I'm leaning toward implementing it as a cache-as-sor with JDBC caching:
1. Receive data from source
2. Persist to DB
3. Add to cache
4. Confirm receipt with source
with 2-4 wrapped in a JTA transaction.
I also looked into Hibernate with Ehcache as a 2nd level cache, but that doesn't seem appropriate.
I'm relatively new to Ehcache so would like some advice on the right design.
Upvotes: 2
Views: 4298
Reputation: 1250
For persistence, rather than do a "cache-aside", you probably would want to configure your caches to use read-through and some cache writer (either write-through, or write-behind). You can read about these here: http://ehcache.org/documentation/user-guide/concepts#cache-as-sor Now I'd avoid JTA, as I fear the overhead might be overkill (except if you really need XA Transaction Recovery) and rather opt for a fault tolerant approach. If you opt for a asynchronous persistence (write-behind), clustering your cache with Terracotta (the WriteBehind Queue would automatically be persistent, recoverable and even HA if multiple nodes are available) is one approach of ensuring every element gets written out to the underlying SoR... All depending on your needs I guess.

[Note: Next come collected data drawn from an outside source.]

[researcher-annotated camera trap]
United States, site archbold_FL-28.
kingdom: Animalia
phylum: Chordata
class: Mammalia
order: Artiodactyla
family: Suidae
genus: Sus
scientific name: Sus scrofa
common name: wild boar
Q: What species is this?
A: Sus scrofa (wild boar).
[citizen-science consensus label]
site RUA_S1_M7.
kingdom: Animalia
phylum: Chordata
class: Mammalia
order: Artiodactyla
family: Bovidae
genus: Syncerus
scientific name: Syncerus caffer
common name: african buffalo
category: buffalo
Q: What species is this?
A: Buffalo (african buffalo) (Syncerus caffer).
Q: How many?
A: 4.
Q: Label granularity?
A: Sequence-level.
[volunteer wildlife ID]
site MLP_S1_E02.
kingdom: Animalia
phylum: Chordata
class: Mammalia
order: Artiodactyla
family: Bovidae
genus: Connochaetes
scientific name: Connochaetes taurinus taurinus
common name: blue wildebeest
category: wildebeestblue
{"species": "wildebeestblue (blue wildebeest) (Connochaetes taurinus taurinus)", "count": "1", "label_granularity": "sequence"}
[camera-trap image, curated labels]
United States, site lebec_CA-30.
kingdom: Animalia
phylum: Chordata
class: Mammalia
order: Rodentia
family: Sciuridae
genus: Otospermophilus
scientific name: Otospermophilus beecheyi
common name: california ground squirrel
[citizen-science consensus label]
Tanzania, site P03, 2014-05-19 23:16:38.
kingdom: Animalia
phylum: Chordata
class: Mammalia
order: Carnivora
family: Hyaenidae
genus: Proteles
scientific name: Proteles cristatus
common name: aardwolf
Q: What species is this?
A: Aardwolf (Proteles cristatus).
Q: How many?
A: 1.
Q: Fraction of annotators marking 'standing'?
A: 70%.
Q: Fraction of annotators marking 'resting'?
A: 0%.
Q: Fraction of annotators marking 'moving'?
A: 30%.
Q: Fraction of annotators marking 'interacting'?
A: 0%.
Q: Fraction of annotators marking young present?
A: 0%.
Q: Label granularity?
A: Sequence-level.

Ehcache would let you start with a single node, unclustered approach, simply using read- & write-through caches, that you could grow and fine tune to meet your SLA. As data grows, you'd then be able to move to clustered caches and asynchronous writers (should writes become the issues) or grow your cache sizes (if reads remain the issue). Obviously, you should measure (or at least know what the bottlenecks are you foresee) and choose accordingly. But putting a Cache in front of your RDBMS is a common and well understood pattern to scale read (and write) access to these "slower" stores...
Upvotes: 1
Reputation: 2003
Then Ehcache + Hibernate is not the solution. What you are describing here is an asynchronous event processing system in which one of the listeners awaits a "event processed successfully" to persist.
NoSQL databases are a far better option in this case, unless you need to strictly rely to a relational database.
Upvotes: 0
Reputation: 4543
If you want to have data in a cache, the Hibernate looks like overkill. All you need is JDBC, both to implement a cache loader for cache initialization and for saving the data to a database periodically. Or just setup your cache to persist on disk.